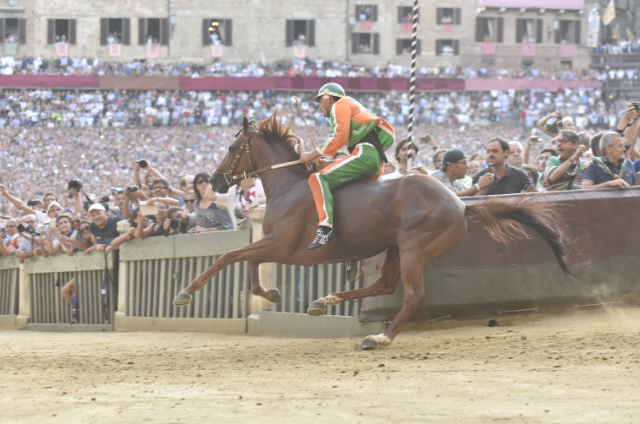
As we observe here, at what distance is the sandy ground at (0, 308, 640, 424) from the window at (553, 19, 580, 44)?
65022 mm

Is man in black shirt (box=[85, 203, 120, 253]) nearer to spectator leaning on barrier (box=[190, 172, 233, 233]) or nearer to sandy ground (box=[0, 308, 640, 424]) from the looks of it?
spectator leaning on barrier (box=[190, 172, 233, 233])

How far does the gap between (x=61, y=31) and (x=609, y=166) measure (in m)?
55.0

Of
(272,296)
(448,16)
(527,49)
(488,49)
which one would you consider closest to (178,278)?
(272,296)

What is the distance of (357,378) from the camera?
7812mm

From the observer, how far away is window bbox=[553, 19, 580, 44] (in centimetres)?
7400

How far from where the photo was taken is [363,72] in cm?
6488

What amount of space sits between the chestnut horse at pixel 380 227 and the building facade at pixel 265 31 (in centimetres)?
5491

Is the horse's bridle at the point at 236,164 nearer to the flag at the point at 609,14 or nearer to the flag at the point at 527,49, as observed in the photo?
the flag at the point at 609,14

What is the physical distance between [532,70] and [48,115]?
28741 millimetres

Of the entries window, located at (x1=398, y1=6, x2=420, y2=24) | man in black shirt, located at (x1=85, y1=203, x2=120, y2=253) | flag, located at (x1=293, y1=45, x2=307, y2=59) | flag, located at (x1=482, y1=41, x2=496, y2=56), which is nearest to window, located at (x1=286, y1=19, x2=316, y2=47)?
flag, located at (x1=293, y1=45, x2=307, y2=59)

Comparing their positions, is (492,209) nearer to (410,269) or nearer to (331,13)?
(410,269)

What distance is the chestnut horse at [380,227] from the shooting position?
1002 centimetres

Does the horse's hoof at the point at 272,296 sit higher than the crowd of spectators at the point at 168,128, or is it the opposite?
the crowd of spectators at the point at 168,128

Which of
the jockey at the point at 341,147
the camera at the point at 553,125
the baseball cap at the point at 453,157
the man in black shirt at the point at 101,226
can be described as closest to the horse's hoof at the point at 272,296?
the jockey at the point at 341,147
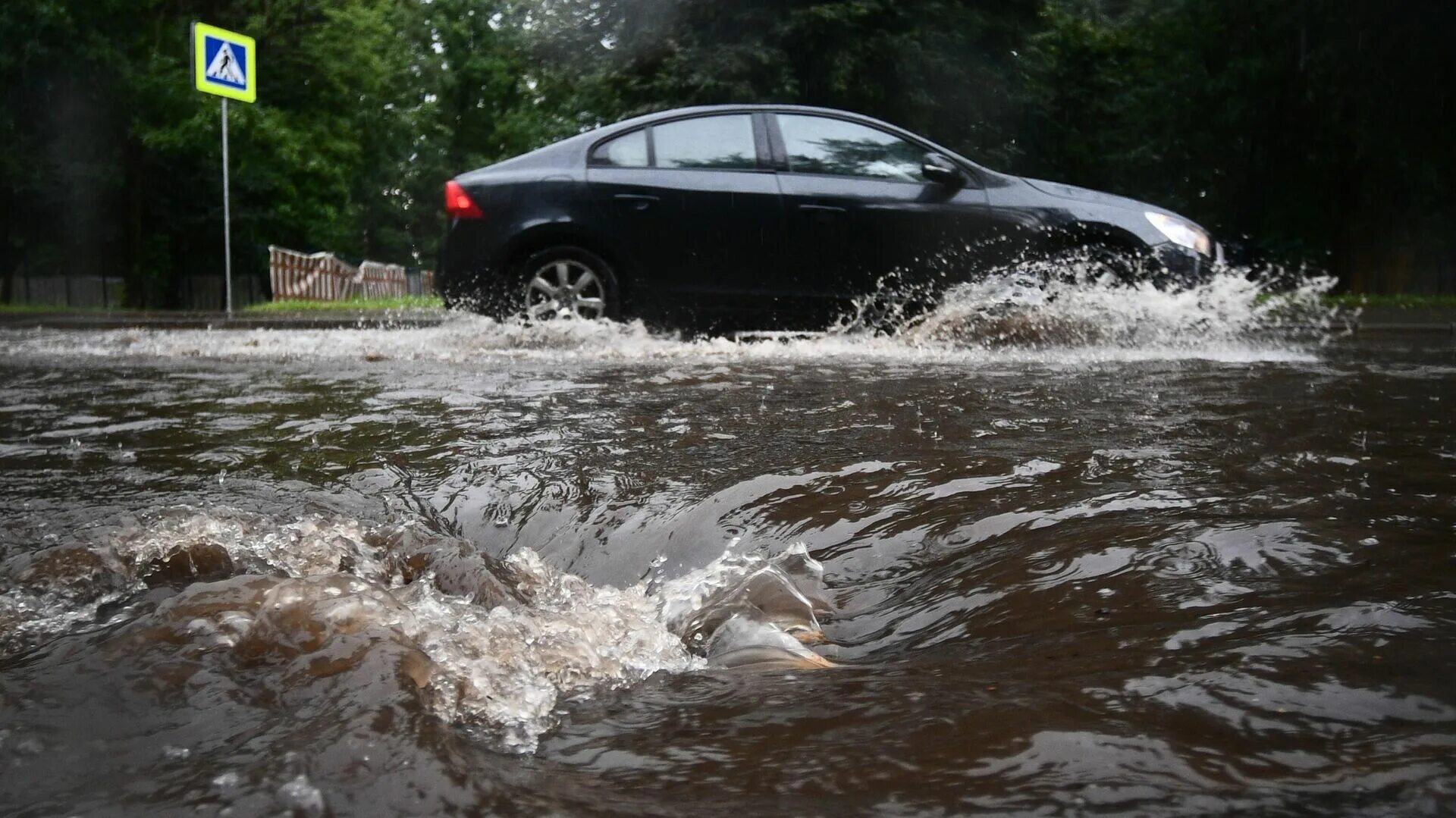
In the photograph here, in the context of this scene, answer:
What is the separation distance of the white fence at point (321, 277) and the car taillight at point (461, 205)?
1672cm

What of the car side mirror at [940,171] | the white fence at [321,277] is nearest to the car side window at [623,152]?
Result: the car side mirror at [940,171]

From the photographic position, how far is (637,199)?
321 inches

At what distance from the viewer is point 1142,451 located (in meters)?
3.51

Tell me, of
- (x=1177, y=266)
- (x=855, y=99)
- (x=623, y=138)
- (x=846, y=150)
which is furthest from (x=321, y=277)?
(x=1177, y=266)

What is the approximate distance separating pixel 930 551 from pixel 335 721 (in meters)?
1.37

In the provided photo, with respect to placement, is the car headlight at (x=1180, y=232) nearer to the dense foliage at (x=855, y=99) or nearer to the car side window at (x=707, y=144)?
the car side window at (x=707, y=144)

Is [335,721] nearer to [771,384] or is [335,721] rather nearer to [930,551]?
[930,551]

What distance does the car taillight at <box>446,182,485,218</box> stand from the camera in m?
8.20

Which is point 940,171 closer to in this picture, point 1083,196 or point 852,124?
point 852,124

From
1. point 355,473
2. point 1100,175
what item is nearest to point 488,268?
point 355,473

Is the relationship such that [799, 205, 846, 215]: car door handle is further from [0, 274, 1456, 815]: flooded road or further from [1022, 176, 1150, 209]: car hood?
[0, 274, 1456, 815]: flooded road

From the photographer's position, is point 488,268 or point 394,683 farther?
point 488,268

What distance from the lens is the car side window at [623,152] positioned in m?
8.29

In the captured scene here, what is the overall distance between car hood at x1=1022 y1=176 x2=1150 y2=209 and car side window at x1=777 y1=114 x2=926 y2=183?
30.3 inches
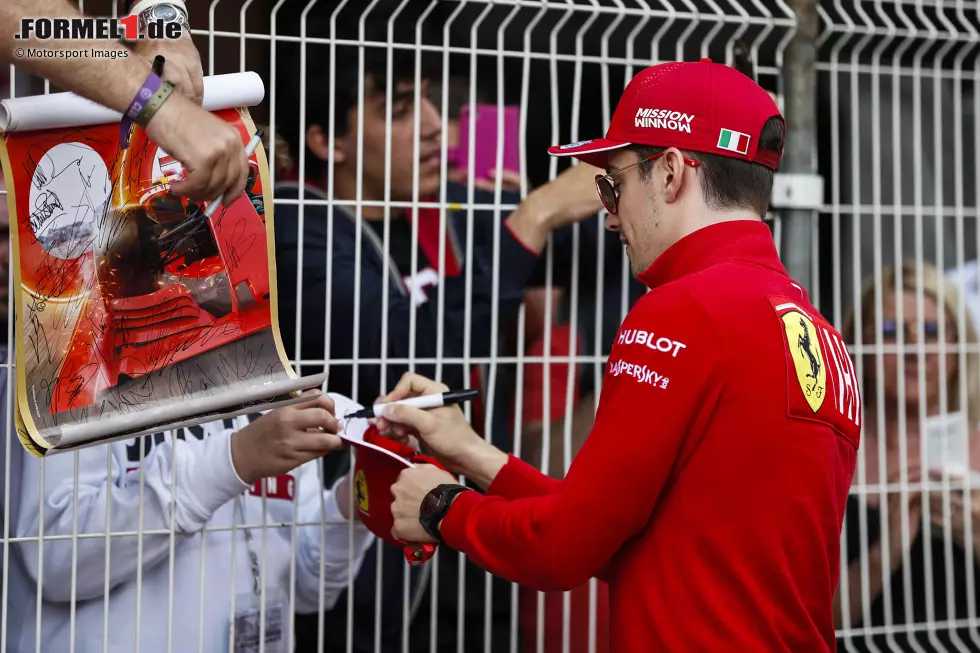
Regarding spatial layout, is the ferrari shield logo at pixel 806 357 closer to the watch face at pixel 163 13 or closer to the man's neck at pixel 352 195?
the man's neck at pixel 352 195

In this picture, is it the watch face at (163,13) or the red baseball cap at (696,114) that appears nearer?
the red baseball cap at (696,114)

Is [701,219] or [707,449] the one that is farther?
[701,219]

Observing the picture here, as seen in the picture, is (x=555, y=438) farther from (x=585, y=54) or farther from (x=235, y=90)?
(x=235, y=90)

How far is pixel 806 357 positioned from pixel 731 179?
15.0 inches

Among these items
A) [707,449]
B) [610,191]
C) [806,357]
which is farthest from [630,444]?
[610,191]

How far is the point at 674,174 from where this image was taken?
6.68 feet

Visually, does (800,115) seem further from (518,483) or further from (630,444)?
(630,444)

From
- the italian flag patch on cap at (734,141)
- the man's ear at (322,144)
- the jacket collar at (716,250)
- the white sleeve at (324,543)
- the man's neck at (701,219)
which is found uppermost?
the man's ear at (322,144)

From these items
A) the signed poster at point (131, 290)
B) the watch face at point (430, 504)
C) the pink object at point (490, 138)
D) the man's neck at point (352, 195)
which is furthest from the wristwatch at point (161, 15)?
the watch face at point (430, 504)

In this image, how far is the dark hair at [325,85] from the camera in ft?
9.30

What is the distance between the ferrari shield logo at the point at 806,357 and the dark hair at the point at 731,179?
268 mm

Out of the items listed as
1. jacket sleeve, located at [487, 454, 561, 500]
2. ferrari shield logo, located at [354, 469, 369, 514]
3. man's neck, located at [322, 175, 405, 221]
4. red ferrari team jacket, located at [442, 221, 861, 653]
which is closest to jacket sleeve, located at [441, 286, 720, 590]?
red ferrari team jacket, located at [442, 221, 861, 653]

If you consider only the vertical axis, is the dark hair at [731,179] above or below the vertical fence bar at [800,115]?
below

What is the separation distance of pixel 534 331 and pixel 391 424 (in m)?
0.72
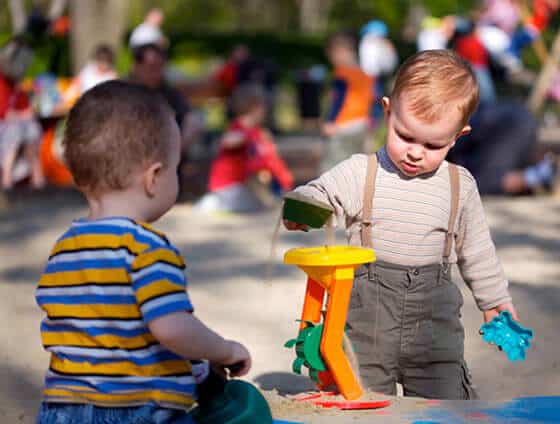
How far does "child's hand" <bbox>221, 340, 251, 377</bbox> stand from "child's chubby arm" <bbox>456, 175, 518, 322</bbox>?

> [Task details] Pick out every line in the rows above that contains the word "crowd" and copy each of those lines.

> [Solved exercise]
Does the horse's hoof at the point at 272,296 sit higher than the crowd of spectators at the point at 168,128, or is it the opposite?
the crowd of spectators at the point at 168,128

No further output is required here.